_DESCRIPTION OF THE TASK_
Look below for the line containing "From curly hair, bbox=149, 70, 216, 139". Output it and each remaining line of the entries exactly, and nothing else.

┌──

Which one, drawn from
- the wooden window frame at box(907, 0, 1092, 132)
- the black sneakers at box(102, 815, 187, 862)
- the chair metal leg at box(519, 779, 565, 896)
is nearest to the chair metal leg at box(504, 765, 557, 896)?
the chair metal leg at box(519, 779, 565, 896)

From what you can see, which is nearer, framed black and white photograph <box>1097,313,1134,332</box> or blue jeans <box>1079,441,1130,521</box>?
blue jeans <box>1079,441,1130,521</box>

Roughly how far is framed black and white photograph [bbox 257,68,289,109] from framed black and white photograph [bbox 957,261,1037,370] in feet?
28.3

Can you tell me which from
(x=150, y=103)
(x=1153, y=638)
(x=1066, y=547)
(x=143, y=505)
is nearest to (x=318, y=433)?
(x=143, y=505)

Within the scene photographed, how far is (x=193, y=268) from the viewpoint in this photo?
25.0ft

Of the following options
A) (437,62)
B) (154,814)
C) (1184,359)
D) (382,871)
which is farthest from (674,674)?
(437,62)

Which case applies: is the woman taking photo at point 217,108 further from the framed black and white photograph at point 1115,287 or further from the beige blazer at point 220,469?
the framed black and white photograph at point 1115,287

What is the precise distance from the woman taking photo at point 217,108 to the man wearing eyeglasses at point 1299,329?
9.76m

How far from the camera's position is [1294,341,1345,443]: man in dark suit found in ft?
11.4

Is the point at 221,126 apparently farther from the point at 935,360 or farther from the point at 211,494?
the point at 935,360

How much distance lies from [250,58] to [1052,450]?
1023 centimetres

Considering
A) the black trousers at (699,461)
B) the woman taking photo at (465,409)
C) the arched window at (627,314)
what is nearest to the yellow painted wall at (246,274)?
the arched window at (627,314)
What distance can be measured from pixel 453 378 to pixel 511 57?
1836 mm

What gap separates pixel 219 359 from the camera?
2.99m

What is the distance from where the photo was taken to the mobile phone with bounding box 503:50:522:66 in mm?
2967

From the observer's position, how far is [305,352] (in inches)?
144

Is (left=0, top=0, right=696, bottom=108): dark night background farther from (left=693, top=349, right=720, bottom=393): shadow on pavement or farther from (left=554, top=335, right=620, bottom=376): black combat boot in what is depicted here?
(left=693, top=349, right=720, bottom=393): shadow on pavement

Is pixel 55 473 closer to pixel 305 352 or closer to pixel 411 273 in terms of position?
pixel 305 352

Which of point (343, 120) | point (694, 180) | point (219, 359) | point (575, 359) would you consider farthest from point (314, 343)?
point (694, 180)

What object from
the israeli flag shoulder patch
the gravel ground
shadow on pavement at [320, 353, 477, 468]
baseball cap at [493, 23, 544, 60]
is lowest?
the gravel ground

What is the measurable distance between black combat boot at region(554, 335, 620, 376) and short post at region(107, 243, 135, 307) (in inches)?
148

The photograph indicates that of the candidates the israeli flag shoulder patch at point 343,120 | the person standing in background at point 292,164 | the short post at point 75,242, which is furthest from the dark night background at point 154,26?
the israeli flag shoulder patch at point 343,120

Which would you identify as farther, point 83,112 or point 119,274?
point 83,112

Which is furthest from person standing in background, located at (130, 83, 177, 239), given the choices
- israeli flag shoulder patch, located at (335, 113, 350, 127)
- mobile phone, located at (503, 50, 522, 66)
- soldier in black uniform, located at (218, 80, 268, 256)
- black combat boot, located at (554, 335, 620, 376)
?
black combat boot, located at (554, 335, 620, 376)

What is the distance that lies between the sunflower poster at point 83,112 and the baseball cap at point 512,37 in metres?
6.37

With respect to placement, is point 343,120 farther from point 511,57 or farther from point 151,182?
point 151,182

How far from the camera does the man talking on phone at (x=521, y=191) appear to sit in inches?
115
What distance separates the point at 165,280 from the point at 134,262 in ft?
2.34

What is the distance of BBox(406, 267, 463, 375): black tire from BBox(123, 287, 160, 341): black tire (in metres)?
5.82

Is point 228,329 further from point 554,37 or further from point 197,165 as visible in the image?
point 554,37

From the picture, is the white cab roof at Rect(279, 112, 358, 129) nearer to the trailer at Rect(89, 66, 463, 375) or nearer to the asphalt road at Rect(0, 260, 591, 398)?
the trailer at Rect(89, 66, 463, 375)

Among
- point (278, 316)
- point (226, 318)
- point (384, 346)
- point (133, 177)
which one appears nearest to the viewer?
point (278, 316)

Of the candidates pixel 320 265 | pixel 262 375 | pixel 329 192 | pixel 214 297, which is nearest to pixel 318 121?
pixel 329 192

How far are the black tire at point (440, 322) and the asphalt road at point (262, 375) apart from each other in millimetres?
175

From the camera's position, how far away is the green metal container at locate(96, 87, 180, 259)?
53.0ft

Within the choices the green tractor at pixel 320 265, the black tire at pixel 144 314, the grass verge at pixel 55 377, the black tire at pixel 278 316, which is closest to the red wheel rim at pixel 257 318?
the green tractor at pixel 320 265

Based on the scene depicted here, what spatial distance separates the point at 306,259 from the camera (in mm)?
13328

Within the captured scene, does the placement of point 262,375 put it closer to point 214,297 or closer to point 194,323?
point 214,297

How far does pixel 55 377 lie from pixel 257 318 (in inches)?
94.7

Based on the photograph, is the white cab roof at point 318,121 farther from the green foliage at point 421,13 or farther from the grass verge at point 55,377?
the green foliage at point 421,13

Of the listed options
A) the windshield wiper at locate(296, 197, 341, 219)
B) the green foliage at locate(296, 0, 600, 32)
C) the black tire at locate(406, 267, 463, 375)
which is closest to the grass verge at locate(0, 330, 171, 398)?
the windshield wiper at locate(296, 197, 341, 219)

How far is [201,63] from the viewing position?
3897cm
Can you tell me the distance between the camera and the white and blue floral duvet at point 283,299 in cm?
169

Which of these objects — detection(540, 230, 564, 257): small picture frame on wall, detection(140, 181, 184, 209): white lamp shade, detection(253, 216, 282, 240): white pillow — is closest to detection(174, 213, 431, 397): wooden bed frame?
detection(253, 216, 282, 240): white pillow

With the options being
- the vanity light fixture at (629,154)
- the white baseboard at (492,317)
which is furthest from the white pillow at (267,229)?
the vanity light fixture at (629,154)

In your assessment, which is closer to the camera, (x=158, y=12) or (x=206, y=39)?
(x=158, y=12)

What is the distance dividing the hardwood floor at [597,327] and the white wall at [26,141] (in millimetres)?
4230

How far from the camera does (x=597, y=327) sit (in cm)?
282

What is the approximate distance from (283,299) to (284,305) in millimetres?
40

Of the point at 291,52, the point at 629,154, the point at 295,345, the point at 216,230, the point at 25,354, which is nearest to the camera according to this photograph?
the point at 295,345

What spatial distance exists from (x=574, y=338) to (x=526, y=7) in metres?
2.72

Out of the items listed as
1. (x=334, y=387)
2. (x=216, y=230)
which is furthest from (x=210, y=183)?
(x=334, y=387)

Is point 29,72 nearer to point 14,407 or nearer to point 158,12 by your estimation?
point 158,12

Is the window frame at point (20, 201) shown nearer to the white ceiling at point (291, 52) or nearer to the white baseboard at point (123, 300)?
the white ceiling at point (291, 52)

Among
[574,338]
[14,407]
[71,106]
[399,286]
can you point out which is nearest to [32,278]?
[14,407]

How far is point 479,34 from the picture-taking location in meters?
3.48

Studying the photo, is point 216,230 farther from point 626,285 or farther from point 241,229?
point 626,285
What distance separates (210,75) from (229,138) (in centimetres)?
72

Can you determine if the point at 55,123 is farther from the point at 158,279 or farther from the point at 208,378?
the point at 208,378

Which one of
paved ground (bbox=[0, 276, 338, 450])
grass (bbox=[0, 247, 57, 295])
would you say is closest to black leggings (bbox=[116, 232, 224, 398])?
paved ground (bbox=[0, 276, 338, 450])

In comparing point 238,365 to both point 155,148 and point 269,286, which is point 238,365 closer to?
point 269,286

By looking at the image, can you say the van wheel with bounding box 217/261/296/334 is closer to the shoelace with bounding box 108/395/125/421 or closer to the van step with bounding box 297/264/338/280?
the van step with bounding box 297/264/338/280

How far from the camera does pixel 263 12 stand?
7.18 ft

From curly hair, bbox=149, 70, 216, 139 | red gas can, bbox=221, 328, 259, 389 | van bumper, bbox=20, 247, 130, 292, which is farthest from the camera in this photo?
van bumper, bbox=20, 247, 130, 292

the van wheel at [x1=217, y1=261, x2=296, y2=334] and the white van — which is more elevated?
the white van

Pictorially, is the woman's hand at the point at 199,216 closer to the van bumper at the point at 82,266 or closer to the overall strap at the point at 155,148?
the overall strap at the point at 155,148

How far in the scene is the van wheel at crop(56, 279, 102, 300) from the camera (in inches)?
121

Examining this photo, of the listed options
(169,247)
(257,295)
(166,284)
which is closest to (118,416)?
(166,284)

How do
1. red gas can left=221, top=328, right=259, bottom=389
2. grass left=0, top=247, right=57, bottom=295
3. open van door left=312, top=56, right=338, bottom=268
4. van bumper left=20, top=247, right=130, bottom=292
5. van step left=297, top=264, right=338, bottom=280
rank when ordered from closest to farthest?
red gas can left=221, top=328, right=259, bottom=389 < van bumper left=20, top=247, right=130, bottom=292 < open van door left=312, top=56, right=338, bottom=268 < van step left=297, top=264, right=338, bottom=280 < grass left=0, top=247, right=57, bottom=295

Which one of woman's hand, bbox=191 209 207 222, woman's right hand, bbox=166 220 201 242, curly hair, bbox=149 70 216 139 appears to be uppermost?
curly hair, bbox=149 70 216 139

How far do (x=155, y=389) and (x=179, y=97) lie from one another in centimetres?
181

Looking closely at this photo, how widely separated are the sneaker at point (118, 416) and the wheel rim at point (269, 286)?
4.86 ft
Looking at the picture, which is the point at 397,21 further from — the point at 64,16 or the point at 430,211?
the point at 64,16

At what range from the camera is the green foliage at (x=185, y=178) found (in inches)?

└──

_TASK SOLUTION_
From curly hair, bbox=149, 70, 216, 139 | red gas can, bbox=221, 328, 259, 389 | van bumper, bbox=20, 247, 130, 292, which is farthest from the camera in this photo?
van bumper, bbox=20, 247, 130, 292

the van wheel at [x1=217, y1=261, x2=296, y2=334] and the white van — which is more elevated?
the white van

Pictorially, is the woman's hand at the point at 199,216 closer to the van bumper at the point at 82,266 or closer to the overall strap at the point at 155,148?
the overall strap at the point at 155,148

How far in the scene is the van wheel at crop(56, 279, 102, 300) from the camera (in inches)?
121

Examining this photo, of the listed options
(169,247)
(257,295)
(166,284)
which is closest to (118,416)?
(166,284)

How do
1. red gas can left=221, top=328, right=259, bottom=389
2. grass left=0, top=247, right=57, bottom=295
3. open van door left=312, top=56, right=338, bottom=268
4. van bumper left=20, top=247, right=130, bottom=292
5. van step left=297, top=264, right=338, bottom=280
rank when ordered from closest to farthest?
red gas can left=221, top=328, right=259, bottom=389 < van bumper left=20, top=247, right=130, bottom=292 < open van door left=312, top=56, right=338, bottom=268 < van step left=297, top=264, right=338, bottom=280 < grass left=0, top=247, right=57, bottom=295

Which one of woman's hand, bbox=191 209 207 222, woman's right hand, bbox=166 220 201 242, curly hair, bbox=149 70 216 139 appears to be uppermost?
curly hair, bbox=149 70 216 139

How far do (x=155, y=389) and (x=179, y=97) lie from one another in centimetres?
181

Looking closely at this photo, how widely separated are the sneaker at point (118, 416) and the wheel rim at point (269, 286)?
4.86 ft
Looking at the picture, which is the point at 397,21 further from — the point at 64,16 or the point at 430,211?
the point at 64,16

At what range from the camera is the green foliage at (x=185, y=178) found (in inches)?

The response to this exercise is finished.